Set of tasks =
a. Repeat the part of the birthday thread from "Looks like yesterday" to "day my friend.".
b. Answer these questions from the birthday thread:
(i) Besides trusted advisors, what does cwwozniak say Mark is one of?
(ii) How many virtual margs does valis suggest having?
(iii) According to PeterOz, what is going to be one big one to hold so many candles?

Exercise passage =

# Wishing a Happy Birthday to Mark (Gr3iz)!



## cwwozniak

One of our trusted advisors and spam fighters has turned another year older.


----------



## Gr3iz

Thanks pal! I owe you one! ;-)


----------



## Macboatmaster

Mark
Very best wishes
Happy Birthday


----------



## Cookiegal

Happy Birthday and best wishes to you Mark!


----------



## TechGuy

Wow, Happy Birthday, Mark! I would have sung Happy Birthday to you yesterday if I had realized.


----------



## Cookiegal

TechGuy said:


> I would have sung Happy Birthday to you yesterday if I had realized


Looks like yesterday was his lucky day!


----------



## valis

Dude....congrats on enforcing the Old Fart mentality! Have a great day and a virtual marg on me....better yet, have 2 and put it on Mikes tab....

Seriously...have a great day my friend.


----------



## Gr3iz

Thank you, my friends! Your wishes are all appreciated. As is Mike's not singing! ;-)


----------



## valis

Gr3iz said:


> Thank you, my friends! Your wishes are all appreciated. As is Mike's not singing! ;-)


Lol!!!!


----------



## Johnny b

Happy Birthday


----------



## Gr3iz

Thank you, Johnny B. Good! ;-)


----------



## PeterOz

That is going to be one big cake to hold so many candles
Enjoy it whilst you still remember what birthdays are


----------



## Gr3iz

Thanks, Peter. I think ... ;-)

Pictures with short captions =

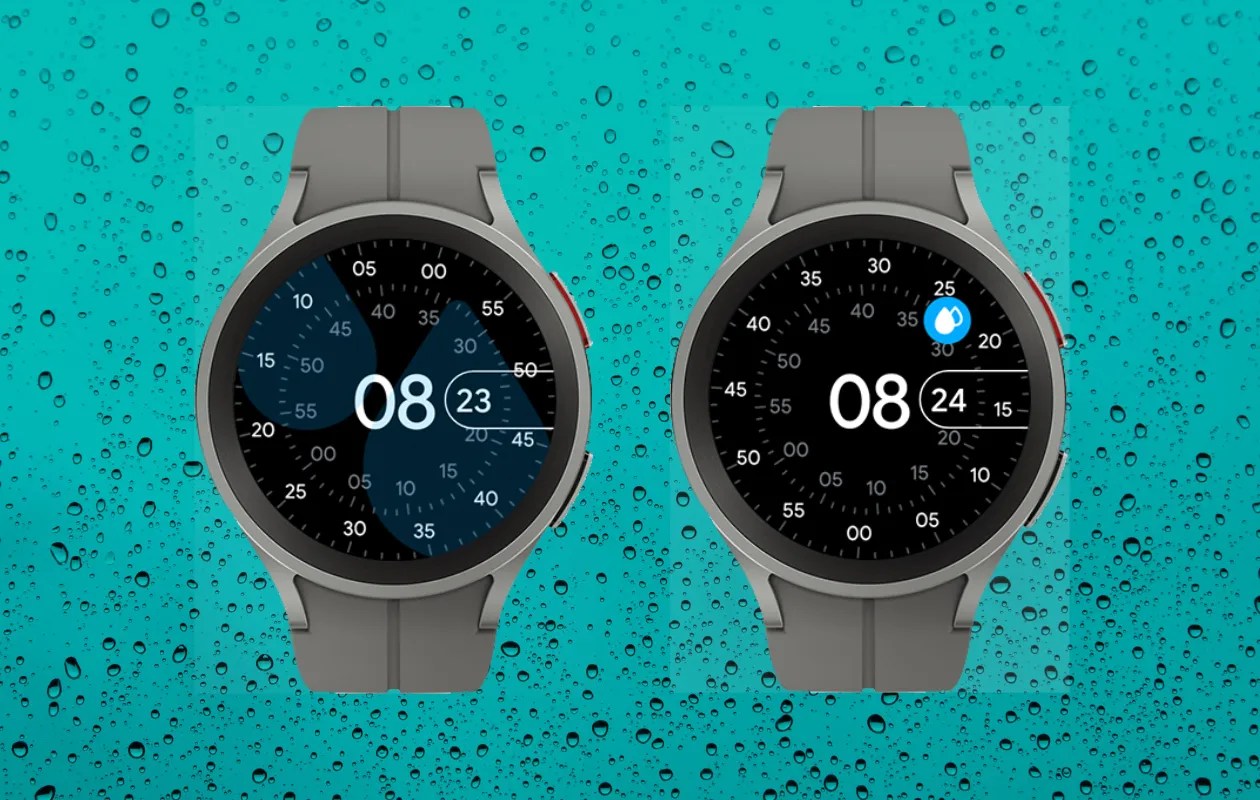How to Turn On and Turn Off Water Lock on Galaxy Watch 5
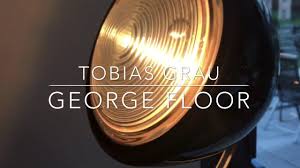 Tobias Grau George Floor Stehleuchte Design Tripod Kunstobjekt Im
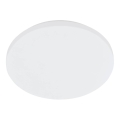 Eglo - LED Bathroom Ceiling Light LED/18W/230V 3000/4000/6000K Ø 31 cm IP44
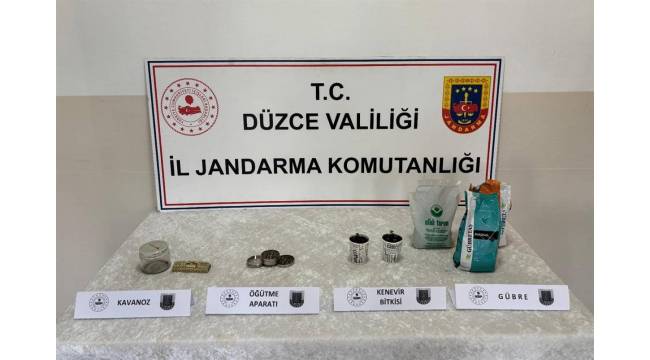 Düzce'de Jandarmadan Bir Haftada 132 Olay: 32 Aranan Şahıs Yakalandı
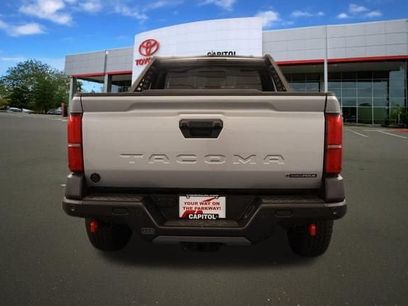 New 2026 Toyota Tacoma 4x4 Double Cab Hybrid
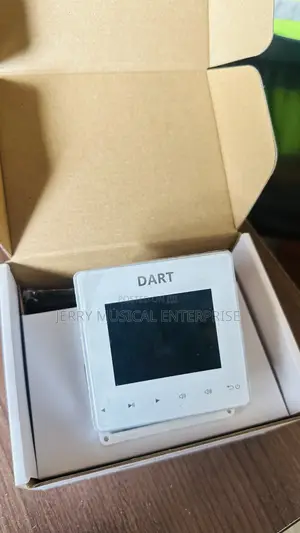 4inches Soft Touch In Wall Amplifier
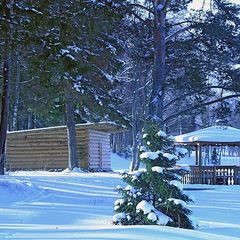 База отдыха Яр-Селигер, Осташковский район, Тверская область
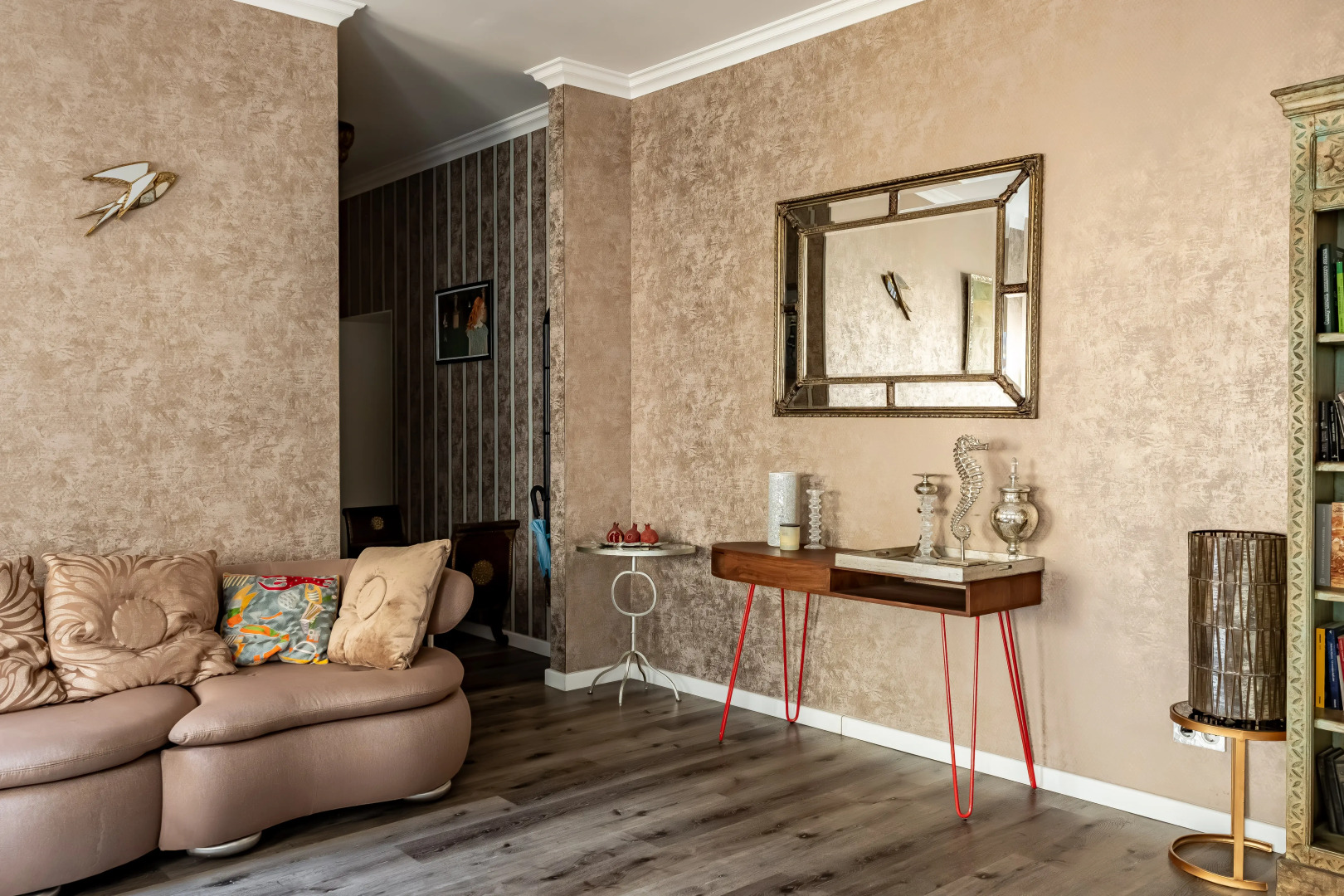 Апартаменты Скромное обаяние Петербурга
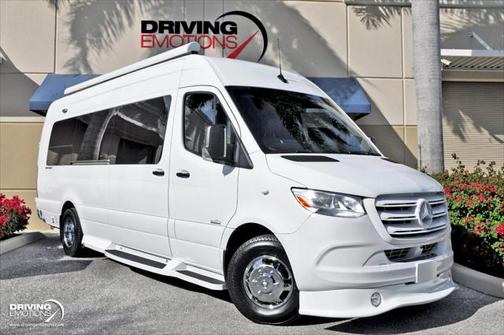 2020 Mercedes-Benz Sprinter 3500 Full-Size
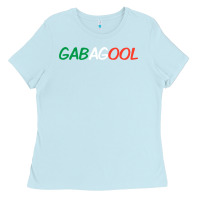 Baby Blue italian gabagool capicola funny gift Ladies Tee - StudioElite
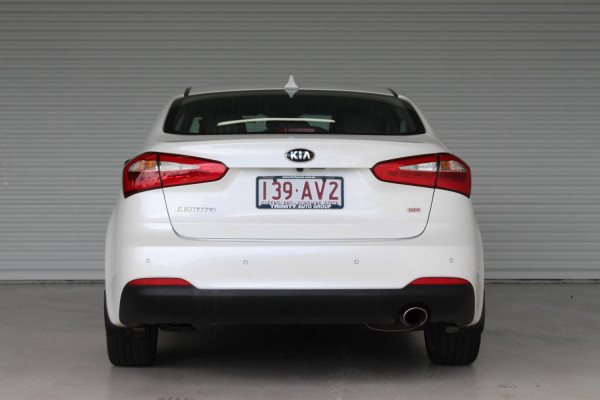 2013 MY14 Kia Cerato YD SLi Sedan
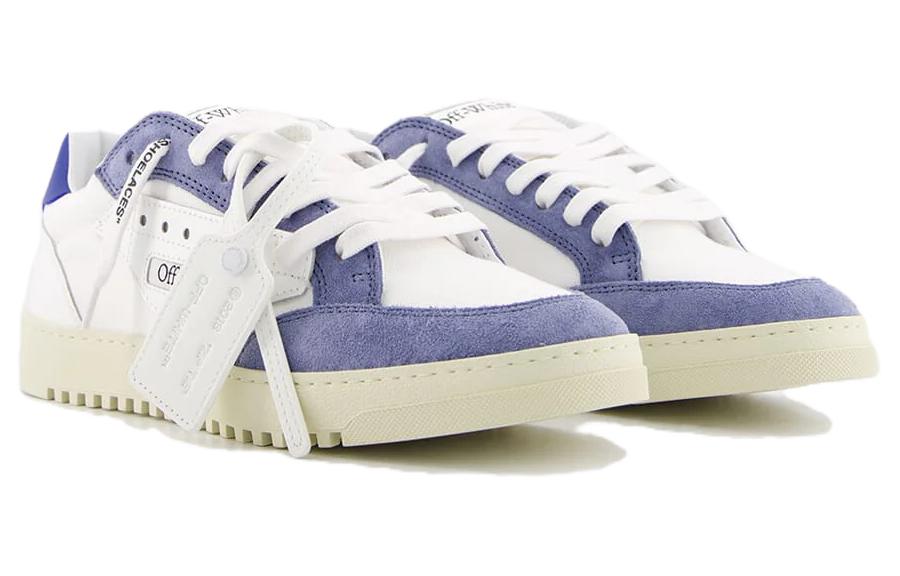 Off-White Low Top 'Simple CMFT White Leather' 圖 2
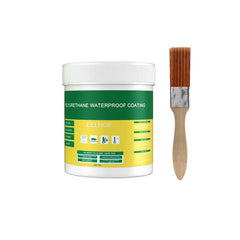 Transparent Waterproof Glue for Exterior Walls Toilets Floors Bricks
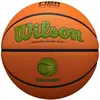 Wilson Evo Nxt Barmer Official Game - Ballons de basketball noir Mini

Answers =
a.
Looks like yesterday was his lucky day!


----------



## valis

Dude....congrats on enforcing the Old Fart mentality! Have a great day and a virtual marg on me....better yet, have 2 and put it on Mikes tab....

Seriously...have a great day my friend.

b.
(i) Spam fighters
(ii) 2
(iii) A cake